PROBLEMS AND TASKS:
A. Translate this sentence from the thread on collecting registers into memory into Spanish: "The goal is to gather all the valid outputs in some kind of memory."
B. Please write the next part of the thread on collecting registers into memory, picking up right after its final line.

DOCUMENT:
Collecting registers into memory/FIFO

Thread Starter

LowerVoltage

Joined May 12, 2017
9
I am looking for some general advice on digital circuit design. In my proposed circuit, there are a number of identical nodes (50-100). Each node has an 8-bit output register, and a signal that indicates that the output register is valid. There is a master clock that is supplied to all nodes, and each node may or may not produce an output at each clock.

The goal is to gather all the valid outputs in some kind of memory.

This design will be used in an FPGA interfaced to a computer, and the gathered results are to be transmitted as a block to computer memory.
The speed of the circuit is important, so I am trying to avoid designing some huge mux with many gate delays.

What general design technique is appropriate for this kind of circuit? Please note, I am not asking for Verilog/VHDL code, just the design principles.
 

WBahn

Joined Mar 31, 2012
32,823
It is important to know which node each piece of data come from?

How are the nodes being interfaced to the FPGA? I'm assuming that they are being multiplexed somehow.

Do you have the ability to add a bit of logic at each node?

What is the maximum number of nodes that might produce an output on a given clock? All of them? Or just a few of them?

What is the distribution of how frequently a given node produces output?

How is the block of data being transferred to the computer?

How fast is the master clock?
 

Thread Starter

LowerVoltage

Joined May 12, 2017
9
>It is important to know which node each piece of data come from?
Yes, this is needed, but it is already included in the output register.

>How are the nodes being interfaced to the FPGA? I'm assuming that they are being multiplexed somehow.
Sorry, I don't understand the question. The nodes are in the FPGA.

>Do you have the ability to add a bit of logic at each node?
Yes, the nodes are not yet designed. They will be part of an FPGA configuartion.

>What is the maximum number of nodes that might produce an output on a given clock? All of them? Or just a few of them?

RECORDED DATA:
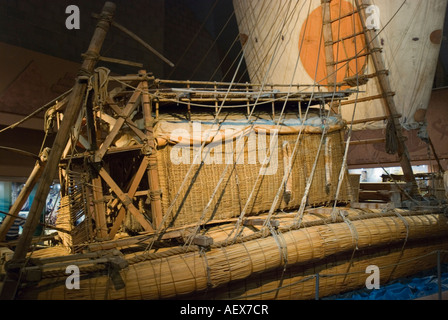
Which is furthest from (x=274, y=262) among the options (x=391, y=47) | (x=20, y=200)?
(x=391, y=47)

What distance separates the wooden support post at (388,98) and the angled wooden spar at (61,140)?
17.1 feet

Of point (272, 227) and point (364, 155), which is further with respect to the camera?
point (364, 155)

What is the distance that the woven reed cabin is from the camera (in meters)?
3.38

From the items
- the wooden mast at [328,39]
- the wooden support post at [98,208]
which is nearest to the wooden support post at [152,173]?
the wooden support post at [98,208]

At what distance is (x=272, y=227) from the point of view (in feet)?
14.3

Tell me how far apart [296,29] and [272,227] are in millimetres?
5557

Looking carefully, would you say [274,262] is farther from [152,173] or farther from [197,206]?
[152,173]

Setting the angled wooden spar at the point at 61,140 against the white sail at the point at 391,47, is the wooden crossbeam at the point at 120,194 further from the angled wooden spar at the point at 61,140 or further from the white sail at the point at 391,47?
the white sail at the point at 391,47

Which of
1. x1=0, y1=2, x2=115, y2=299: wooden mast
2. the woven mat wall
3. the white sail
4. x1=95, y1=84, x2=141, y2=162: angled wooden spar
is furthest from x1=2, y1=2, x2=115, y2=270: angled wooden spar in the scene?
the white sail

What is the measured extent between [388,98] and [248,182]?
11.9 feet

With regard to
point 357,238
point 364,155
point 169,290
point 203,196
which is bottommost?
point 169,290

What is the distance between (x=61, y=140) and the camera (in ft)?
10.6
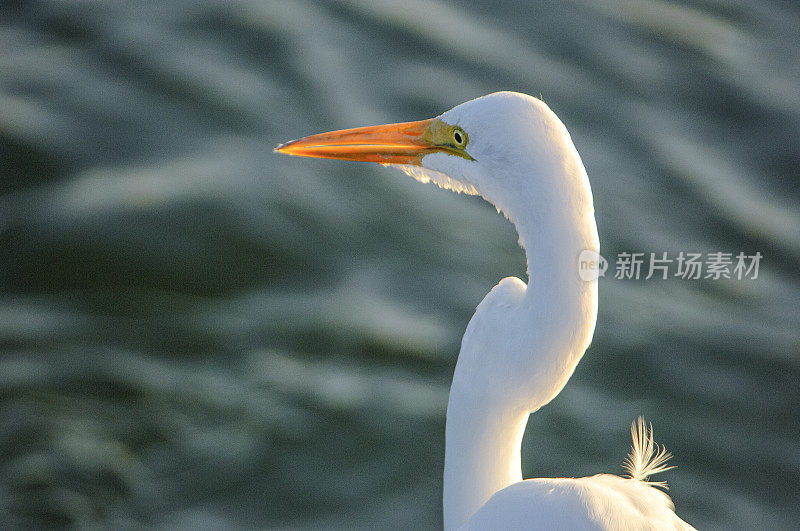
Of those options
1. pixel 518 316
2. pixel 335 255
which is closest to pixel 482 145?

==

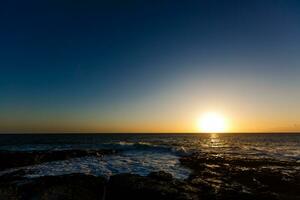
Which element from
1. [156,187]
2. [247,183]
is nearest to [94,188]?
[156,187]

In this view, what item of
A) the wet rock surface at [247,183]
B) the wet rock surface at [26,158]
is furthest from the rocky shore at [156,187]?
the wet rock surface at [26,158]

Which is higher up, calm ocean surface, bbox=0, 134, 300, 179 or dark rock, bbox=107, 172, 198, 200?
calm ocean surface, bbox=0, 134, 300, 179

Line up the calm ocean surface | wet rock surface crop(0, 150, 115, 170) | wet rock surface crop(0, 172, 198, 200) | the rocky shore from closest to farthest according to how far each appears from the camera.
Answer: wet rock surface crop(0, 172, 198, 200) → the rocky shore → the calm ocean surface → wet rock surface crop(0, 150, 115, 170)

REPLIES:
A. El objetivo es reunir todas las salidas válidas en algún tipo de memoria.

B.
Maximum, all of them. Typically, 5-10.

>What is the distribution of how frequently a given node produces output?
Not known, but probably 5-10% per master clock pulse.

>How is the block of data being transferred to the computer?
That hasn't yet been specified. I'm not very familiar with FPGA interface designs, but it looks like PCIe is the fastest.

>How fast is the master clock?
This will be a compromise between the FPGA cost and desire to get the maximum speed.
 

WBahn

Joined Mar 31, 2012
32,823
>It is important to know which node each piece of data come from?
Yes, this is needed, but it is already included in the output register.

>How are the nodes being interfaced to the FPGA? I'm assuming that they are being multiplexed somehow.
Sorry, I don't understand the question. The nodes are in the FPGA.

>Do you have the ability to add a bit of logic at each node?
Yes, the nodes are not yet designed. They will be part of an FPGA configuartion.

>What is the maximum number of nodes that might produce an output on a given clock? All of them? Or just a few of them?
Maximum, all of them. Typically, 5-10.

>What is the distribution of how frequently a given node produces output?
Not known, but probably 5-10% per master clock pulse.

>How is the block of data being transferred to the computer?
That hasn't yet been specified. I'm not very familiar with FPGA interface designs, but it looks like PCIe is the fastest.

>How fast is the master clock?
This will be a compromise between the FPGA cost and desire to get the maximum speed.
With the nodes internal to the FPGA, things become quite a bit easier. I can think of several ways to approach it. Once might be to use a token passing scheme.

Basically, on each clock cycle each node latches whether it has valid data or not. You then launch a token down the chain of nodes. The first node either passes the token on if it doesn't have data or it captures the token and outputs its data into a FIFO. It then releases the token and the next node that has data captures it. Once the controller gets the token back, it knows that all of the data from all of the nodes have been put into the FIFO.

There are many games you can play to speed up the throughput and to mitigate the effect of bursty data.

You can have multiple FIFOs each with its own token chain and the nodes assigned to one of the chains. You can even have the nodes available to all of the chains so that they dump there data into which ever FIFO is available.

You can have a small FIFO associated with each node so that it can generate new output even if the old output hasn't been exported yet. You can then have these FIFOs claim a disproportionate amount of output FIFO time if they are getting full.
 

Thread Starter

LowerVoltage

Joined May 12, 2017
9
With the nodes internal to the FPGA, things become quite a bit easier. I can think of several ways to approach it....
Thank you for your comments.

The token-passing idea is interesting, but it is serial, and hence slow. Another way to implement it is to "scan" the nodes, which would require more interconnections. Massive ranks of FIFOs increase parallelism, but at the cost of more gates required.

So there are tradeoffs here which I need to consider.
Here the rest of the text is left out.